Visualizing and Sonifying Bot vs. Not a Bot With Botometer
Botometer, formerly Bot or Not, provides a free way to collect data on a Twitter user's tendency towards "compete automation".
Botometer API Documentation - https://market.mashape.com/OSoMe/botometer
Here's an example of a Twitter user's botometer scores in json:
{ "cap": { "english": 0.0011785984309163565, "universal": 0.0016912294273666159 }, "categories": { "content": 0.058082395351262375, "friend": 0.044435259626385865, "network": 0.07064549990637549, "sentiment": 0.07214003430676995, "temporal": 0.07924665710801207, "user": 0.027817972609638725 }, "display_scores": { "content": 0.3, "english": 0.1, "friend": 0.2, "network": 0.4, "sentiment": 0.4, "temporal": 0.4, "universal": 0.1, "user": 0.1 }, "scores": { "english": 0.0215615093045025, "universal": 0.0254864249403189 }, "user": { "id_str": "1548959833", "screen_name": "clayadavis" } }
I struggled to find a way to identify a bot based on various thresholds, even though they warn you about this being a rabbit hole. Robert made the brilliant suggestion of simply visualizing all the data for lots of users simultaneously., and here are my first efforts.

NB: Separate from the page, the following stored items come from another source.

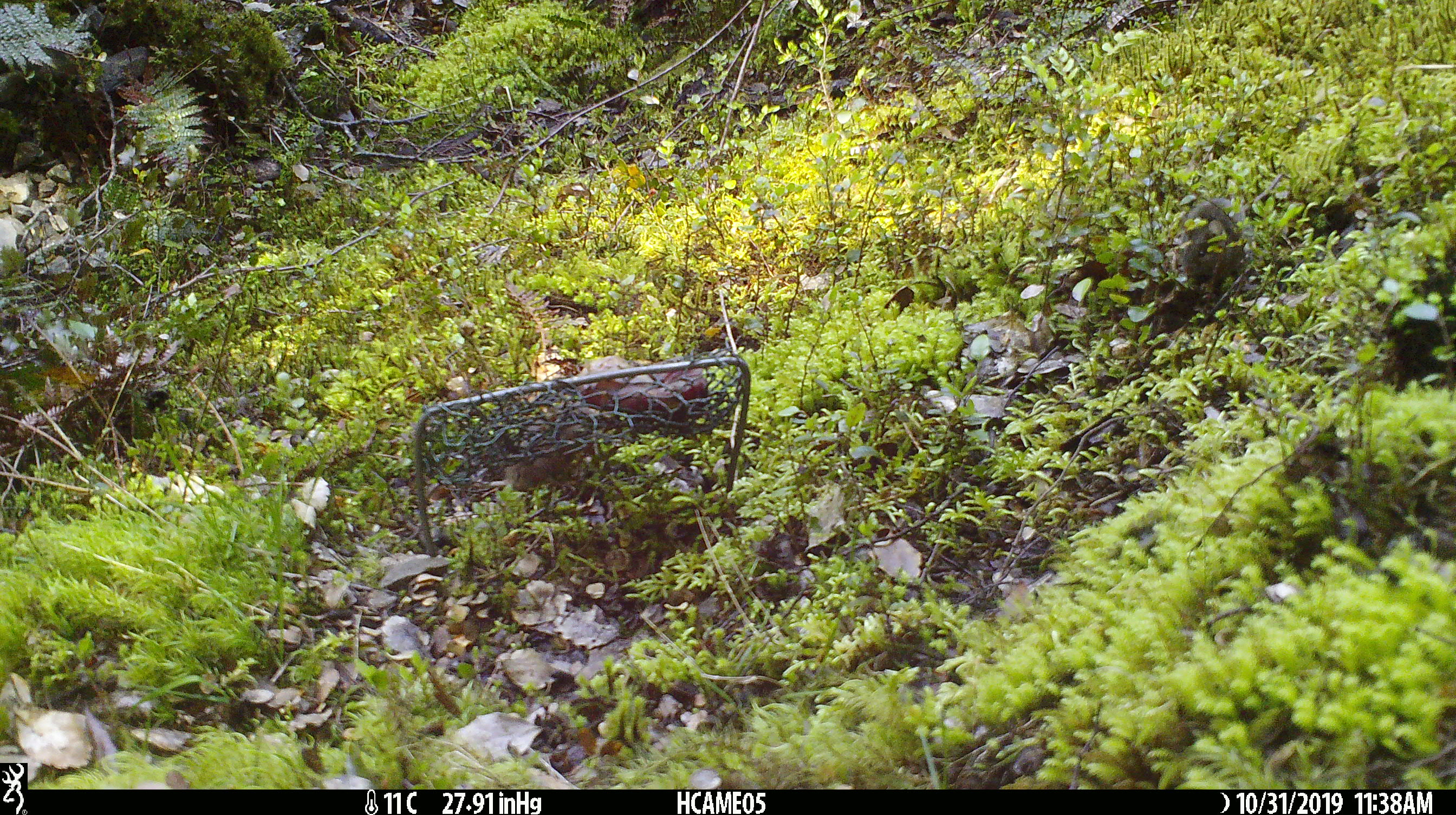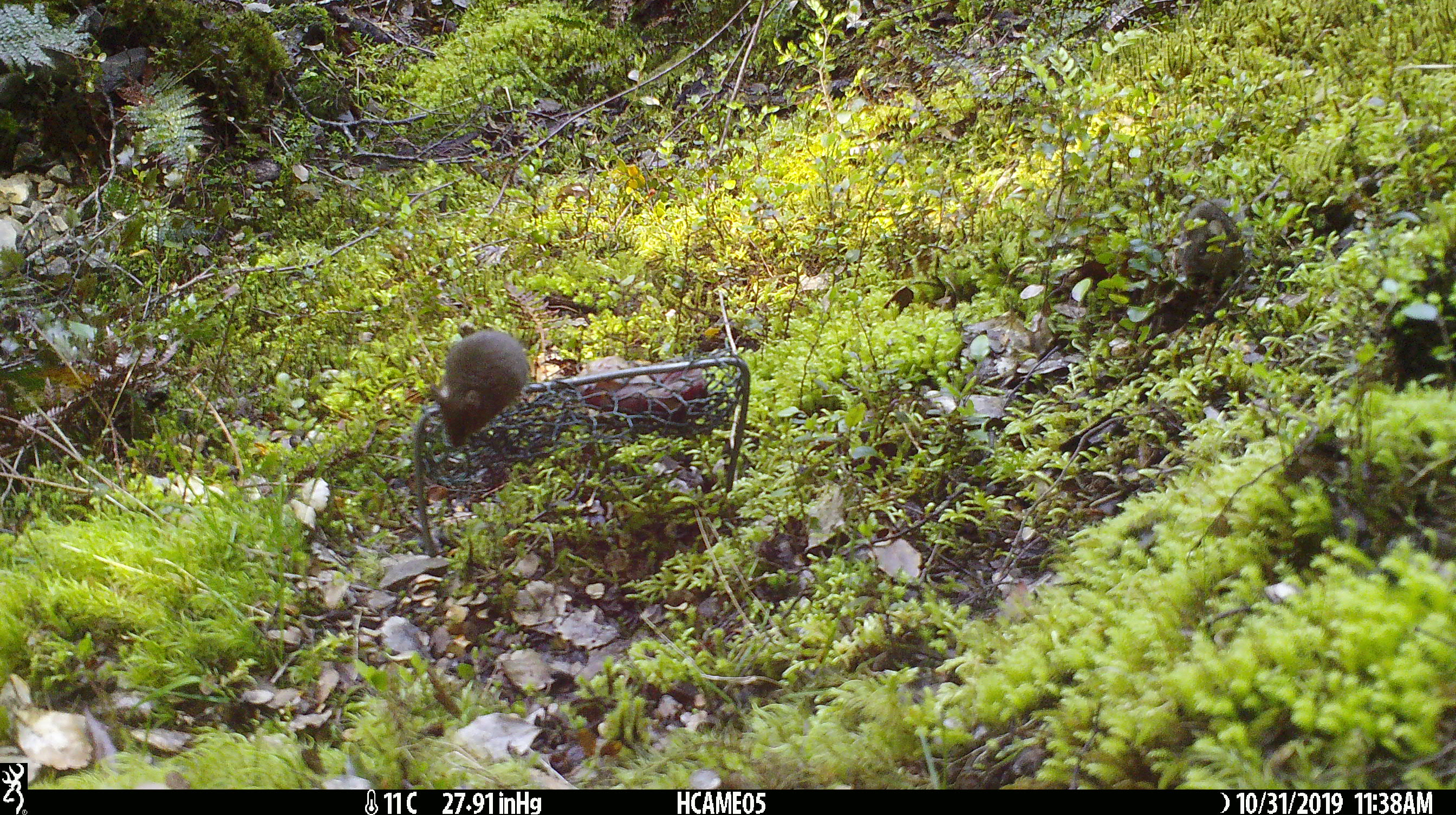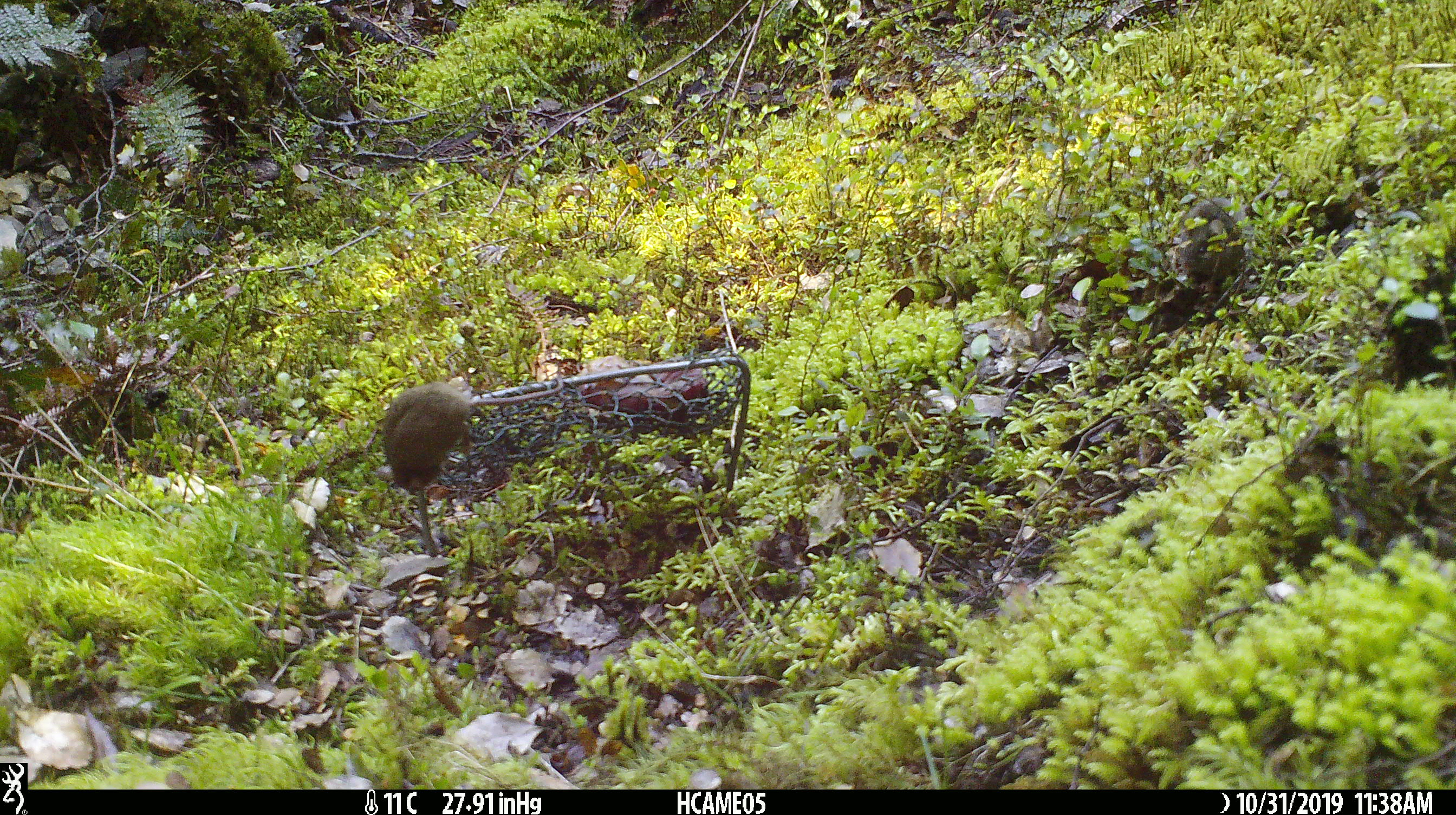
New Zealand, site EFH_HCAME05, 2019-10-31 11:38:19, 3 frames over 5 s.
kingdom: Animalia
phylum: Chordata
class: Mammalia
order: Rodentia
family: Muridae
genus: Mus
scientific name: Mus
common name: mouse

Some Categories are Redundant With Display Scores
The image below shows a common feature in several glyphs from the #idlib top 1000 tweeters dataset which suggested that some parameters in the 'categories' object were equal to their equivalent in the display_scores object, but the display scores were from 0 to 5 and categories values were from 0 to 1. I noticed this early on and scaled the categories 5X to be in the same range, which helped lead to this observation. While this was not stated explicitly in the Botometer docs, I probably could have deduced it.
I have decided to retain the redundant information since it does not impact the performance too badly and it's possible the redundant information improves perception.
#idlib vs. #qanon
Download the #qanon visualization for Windows.
For the above #qanon dataset, if you select one of the central white spheres and hit the U key you will load the Twitter page for that account. If you have BotCheckMe installed you might find it interesting to see what they deduce compared to Botometer.
I thought it would be interesting to compare botometer data for two different datasets, one with a higher likelihood of bot-like behavior. I chose #idlid and #qanon, the latter be more likely to contain alot of bots.
The images on the left below are botometer stars for the top 1000 tweeters from the #idlib dataset. The images on the right are the top 1000 tweeters from the #qanon dataset.
Version 2
In the documentation for botometer there is a suggestion that the CAP value might provide a single measure of tendency towards complete automation, but you still need to determine whether to use the 'english' or the 'universal' measure depending on the language of the user. I figured why not just single out those two measures by rendering them separate from the other 16 measures. Finally, I had a BFO and changed the geometry from cylinder to pin in order to fill out, or make more prominent, the outer perimeter, sort of like a pie chart.
Sonification of Botometer Scores
Listen to a sonification of botometer scores.
Scatterplots
I then tried distributing the botometer star glyphs using the user account creation date for the vertical z displacement.
This approach seemed to border on too much information, so I simplified the glyph to include only the cap: english (red) and cap:universal (green) measures. I designed this so that when viewed from one side the english measure blocked the universal measure, and from the opposite side the opposite occurs.